You are absolutely right that real backtracing is needed to know for sure though. Anyone who's setting up a spam filtering system please save all your spams and set it up so you can easily do backtracing and find out the number of false positives and false negatives different techniques would have hit.

How to be a Pundit

A pundit, of course, is someone who others look to when they want opinions. Here's how to become one in four easy steps.

  1. Post constantly. Preferably daily. Preferably put every inane little thought to come out of your head on a weblog, so the whole world can see you post constantly. The first step to having a following is to reliably offer an opinion.

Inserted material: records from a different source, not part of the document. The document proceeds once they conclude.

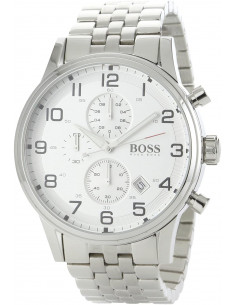 Chic Time | Montre homme Hugo Boss 1512445  | Prix : 199,50 €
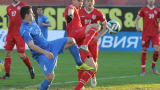Мики Орачев се завърна в Левски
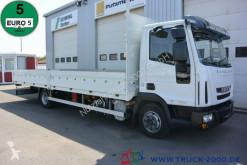 Camión caja abierta teleros usado Iveco ML 75E18/P EuroCargo 7.10 Pritsche 3-Sitze Klima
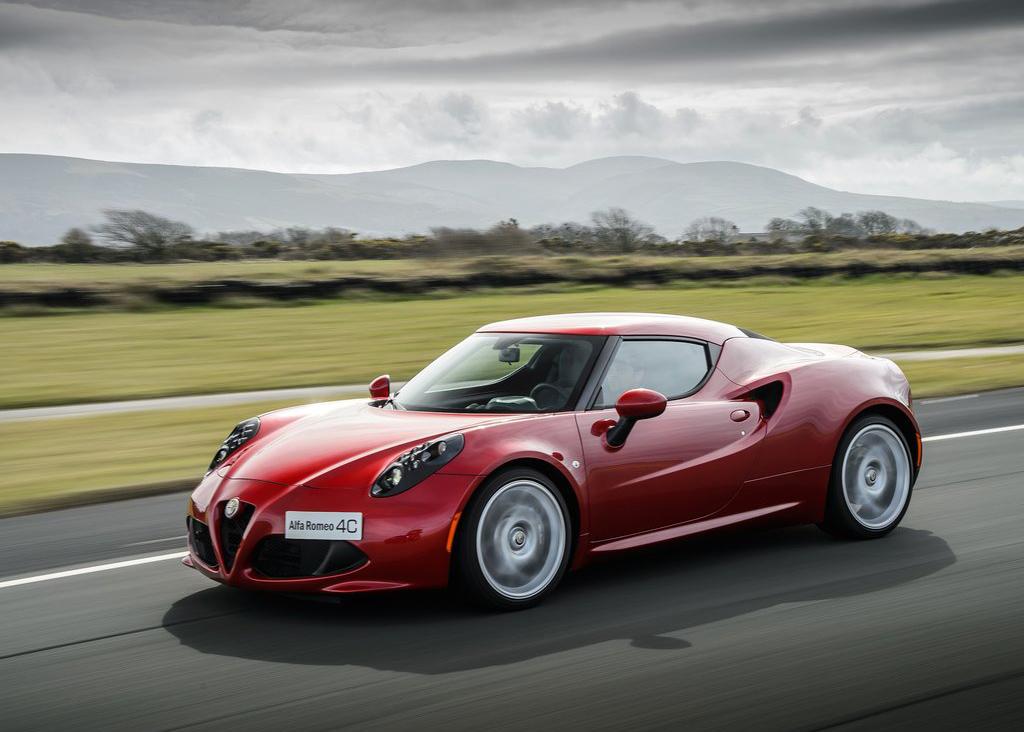 New Alfa Romeo 4C For Sale New Alfa Romeo 4C fers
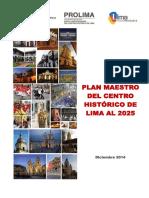 Plan Maestro del Centro Historico de Lima al 2025.pdf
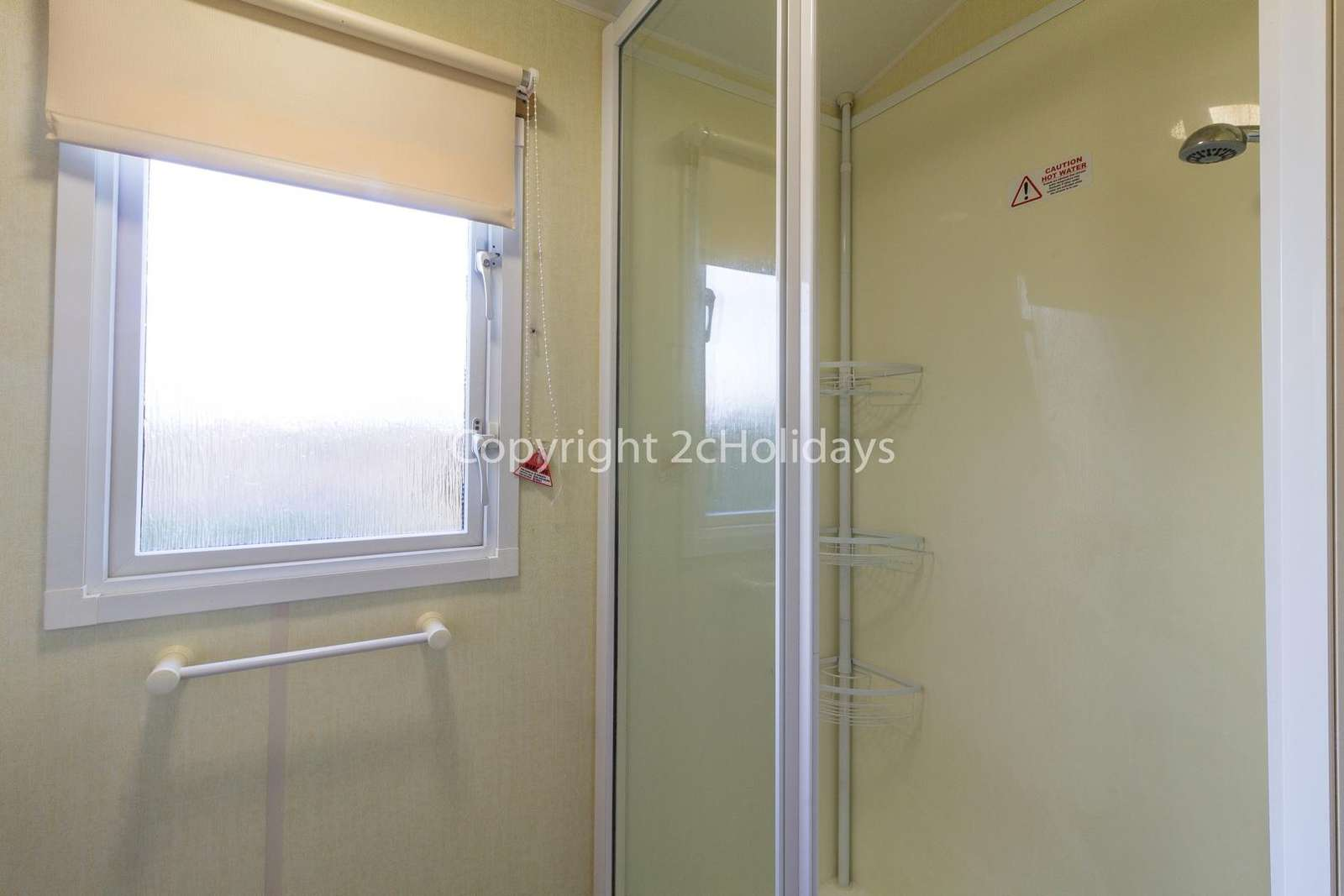 Family shower room!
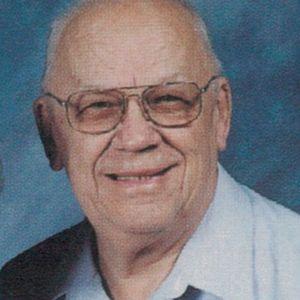 Robert J. Budde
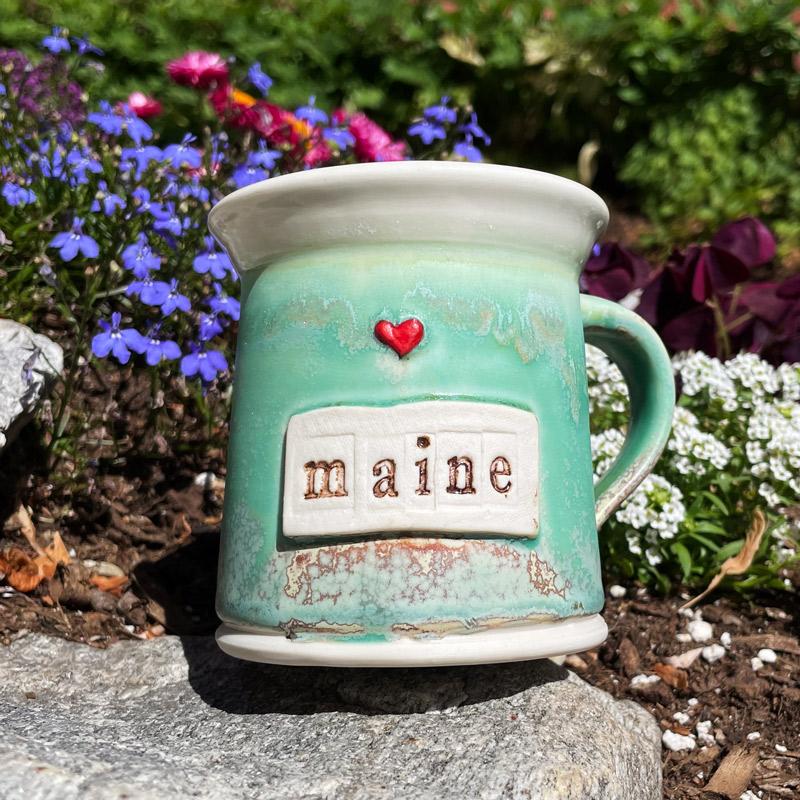 Maine Heart Mug #7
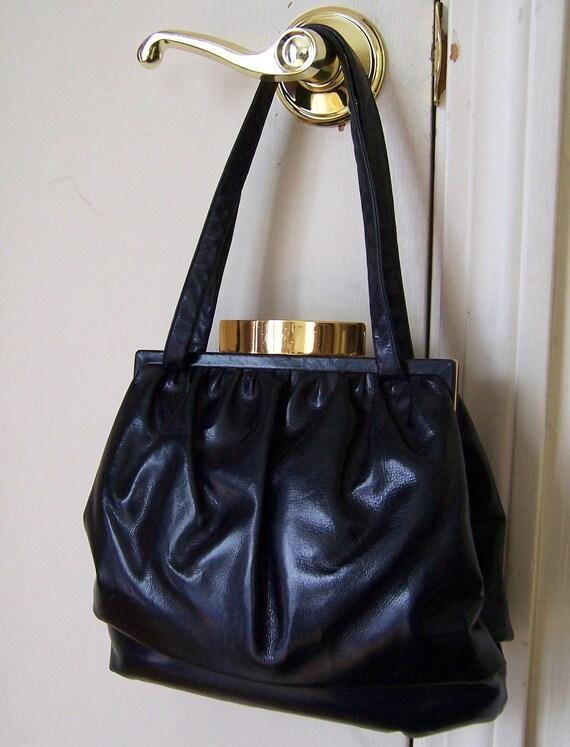 vintage 40s PICHEL navy leather double compartment purse handbag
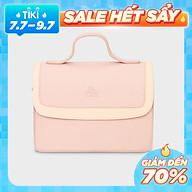 Túi đeo chéo nữ thời trang LATA HN80 thumbnail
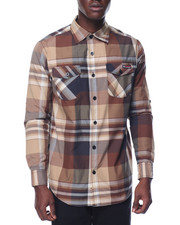 Shirts - Enyce Plaid L/S Button-Down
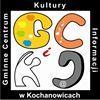 Gminne Centrum Kultury i Informacji w Kochanowicach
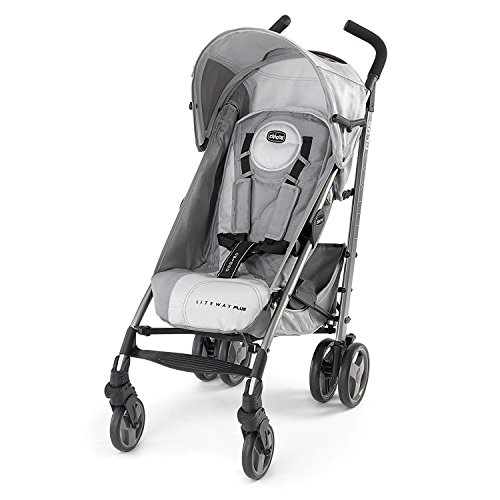 Chicco Liteway Plus Stroller, Silver by Chicco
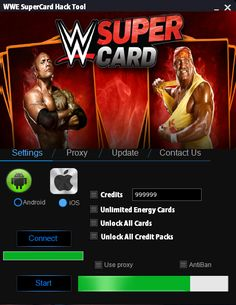 WWE SuperCard Hack  WWE SuperCard Hack (Android/iOS) - HacksBook http://www.hacksbook.com/wwe-supercard-hack-cheats/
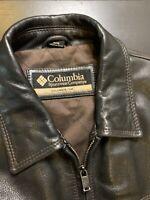 Columbia Sportswear Company Men's 100% Leather Jacket Made In USA Size M JA1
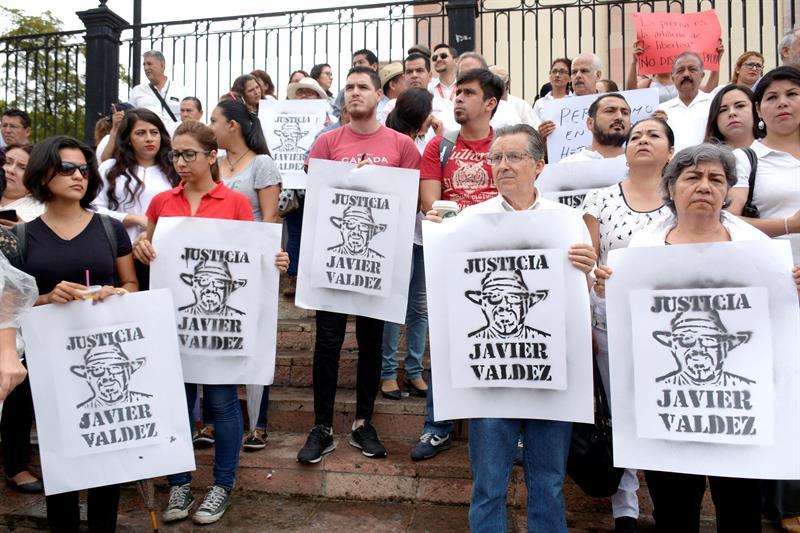 Gobierno mexicano se compromete a coordinar protección a periodistas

  2. Always say the same things. It doesn't particularly matter if the things you say are right, or even if they make sense. What's important is that they sound good, and that they're always the same. Followers don't want leaders saying confusing or ambiguous things.

  3. Include what a great guru/authority/visionary/leader you are as part of your message. Don't worry if you aren't actually one, the important thing is that people think you are.

  4. Arrange pre-packaged stories for journalists to print. Journalists rarely have the resources to research a story properly, so if you give them a story they can just reword a bit and print, they'll do that. Don't forget to include how great you are as an important point in the story.

RedHat 9

Since the free download of RedHat 9 won't be available for a week after it becomes available to subscribers, this is a great opportunity to demonstrate BitTorrent. Unfortunately, I'm not a subscriber. Anyone who is a subscriber and has a decently fast pipe and would like to help download the ISOs and make them available via BitTorrent within a few hours of their release please mail me.

Travelling

I'm going to be in Amsterdam from April 27th throug May 3rd, and New York City from May 18th till about June 1st. I'd like to meet some of the local open source hackers while I'm there. Anybody who would like to meet up mail me.

Bayesian filtering

I'd like to remind everyone that I already posted about Bayesian filtering, and gave some ways of fixing some of Graham's code's deficiencies. Highlight include

  • Whether a word occurs in a message should be yes or no, multiple occurences should be ignored. Graham's code does something very funky with multiple occurences which can cause lots of problems.

  • Everything should be changed to log scale so scores are simply added together. This makes everything much clearer. In particular, it makes it obvious that you might as well assume a default probability of spam of 1/2, since it just trades off with the cutoff threshold. It shows how thoroughly keeping things as probabilities obfuscates the process that many people, including Graham, didn't realize this.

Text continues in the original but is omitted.